Interferon-α (IFN-α) is used to treat chronic hepatitis B virus (HBV) infection, but only 20%-40% of patients respond well. Clinical observations have suggested that HBV genotype is associated with the response to IFN therapy; however, its role in viral responsiveness to IFN in HBV-infected hepatocytes remains unclear. Here, we produced infectious virions of HBV genotypes A to D to infect three well-recognized cell-culture-based HBV infection systems, including primary human hepatocytes (PHH), differentiated HepaRG (dHepaRG), and HepG2-NTCP cells to quantitatively compare the antiviral effect of IFN-α on HBV across genotypes and cell models. The efficacy of IFN-α against HBV in hepatocytes was generally similar across genotypes A2, B5, C2, and D3; however, it was significantly different among the infection models given that the half maximal inhibitory concentration value of IFN-α for inhibition of viral DNA replication in PHH (<20 U/mL) and dHepaRG cells were much lower than that in HepG2-NTCP cells (>500 U/mL). Notably, even in PHH, IFN-α did not reduce HBV covalently closed circular DNA at the concentrations for which viral antigens and DNA replication intermediates were strongly reduced. The three cell-culture models exhibited differential cellular response to IFN-α. The genes reported to be associated with responsiveness to IFN-α in patients were robustly induced in PHH while weakly induced in HepG2-NTCP cells upon IFN-α treatment.
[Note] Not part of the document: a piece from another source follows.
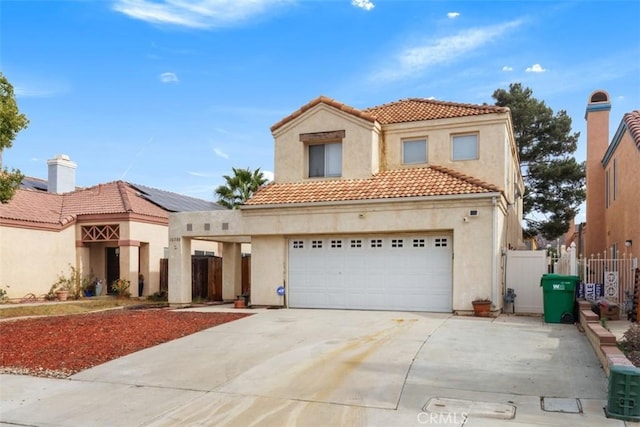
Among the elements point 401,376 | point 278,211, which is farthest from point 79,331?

Reduction or promotion of IFN response in PHH or HepG2-NTCP cells significantly attenuated or improved the inhibitory capacity of IFN-α on HBV replication, respectively.In the cell-culture-based HBV infection models, the sensitivity of HBV to IFN-α in hepatocytes is determined more by the cell-intrinsic IFN response than by viral genotype, and improvement of the IFN response in HepG2-NTCP cells promotes the efficacy of IFN-α against HBV. (Hepatology 2018;67:1237-1252).